## What the task asks
Starting with the line that contains "What would the order of" and going on through the line that contains "is nearest to (325,310)?", write those records out again with "cinder block" replaced by "concrete block" and everything else left unchanged.

## Data lines

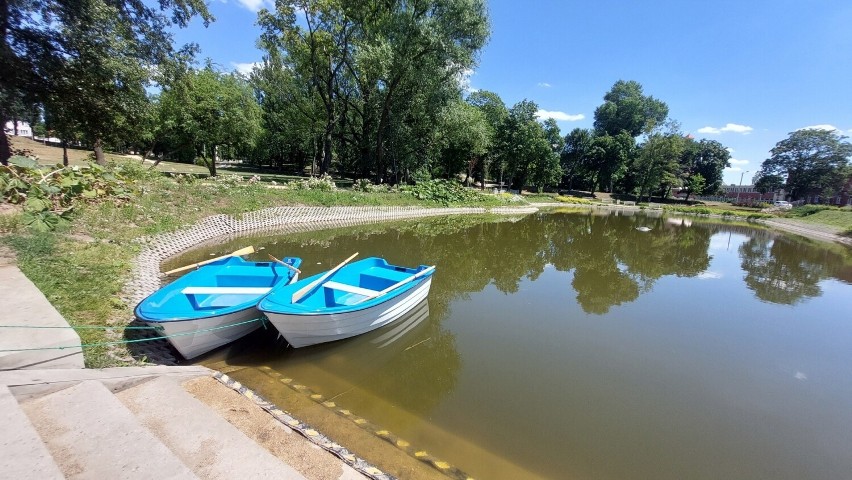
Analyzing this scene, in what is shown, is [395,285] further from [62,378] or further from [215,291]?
==
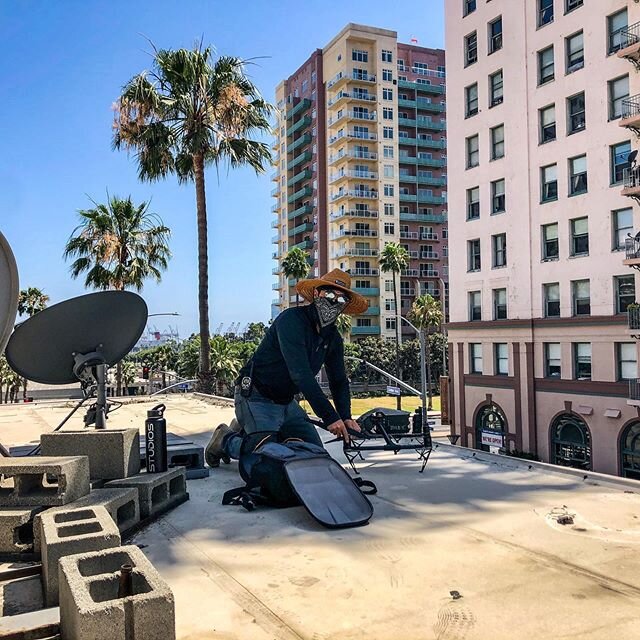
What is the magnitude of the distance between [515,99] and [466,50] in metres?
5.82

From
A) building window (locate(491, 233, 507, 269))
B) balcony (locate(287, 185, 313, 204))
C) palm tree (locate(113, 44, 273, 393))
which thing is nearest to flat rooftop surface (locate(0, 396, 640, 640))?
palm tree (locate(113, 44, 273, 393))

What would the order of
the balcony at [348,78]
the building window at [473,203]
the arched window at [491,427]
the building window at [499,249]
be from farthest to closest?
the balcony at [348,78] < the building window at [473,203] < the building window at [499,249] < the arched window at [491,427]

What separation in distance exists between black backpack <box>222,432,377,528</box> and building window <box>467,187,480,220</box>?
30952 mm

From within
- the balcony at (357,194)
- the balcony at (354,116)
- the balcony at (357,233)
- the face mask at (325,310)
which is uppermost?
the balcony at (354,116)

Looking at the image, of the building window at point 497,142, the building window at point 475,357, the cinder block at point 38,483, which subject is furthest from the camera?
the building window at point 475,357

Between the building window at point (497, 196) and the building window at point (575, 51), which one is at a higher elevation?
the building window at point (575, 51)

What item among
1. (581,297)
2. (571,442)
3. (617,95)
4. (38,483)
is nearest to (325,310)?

## Result below
What would the order of
the balcony at [348,78]
the building window at [473,203]
the arched window at [491,427]
the building window at [499,249]
be from farthest to closest?
the balcony at [348,78] < the building window at [473,203] < the building window at [499,249] < the arched window at [491,427]

What separation in distance exists between black backpack <box>222,432,377,528</box> and building window <box>467,187,480,220</box>?
30952 mm

From within
- the balcony at (357,194)
- the balcony at (354,116)
- the balcony at (357,233)
- the face mask at (325,310)
which is uppermost?
the balcony at (354,116)

Looking at the image, of the building window at point 497,142, the building window at point 475,357, the concrete block at point 38,483, which subject is furthest from the camera?
the building window at point 475,357

Between the building window at point (497, 196) and the building window at point (575, 51), which one is at a higher elevation?
the building window at point (575, 51)

What item among
1. (581,297)
2. (571,442)
3. (617,95)
4. (38,483)
is nearest to (325,310)?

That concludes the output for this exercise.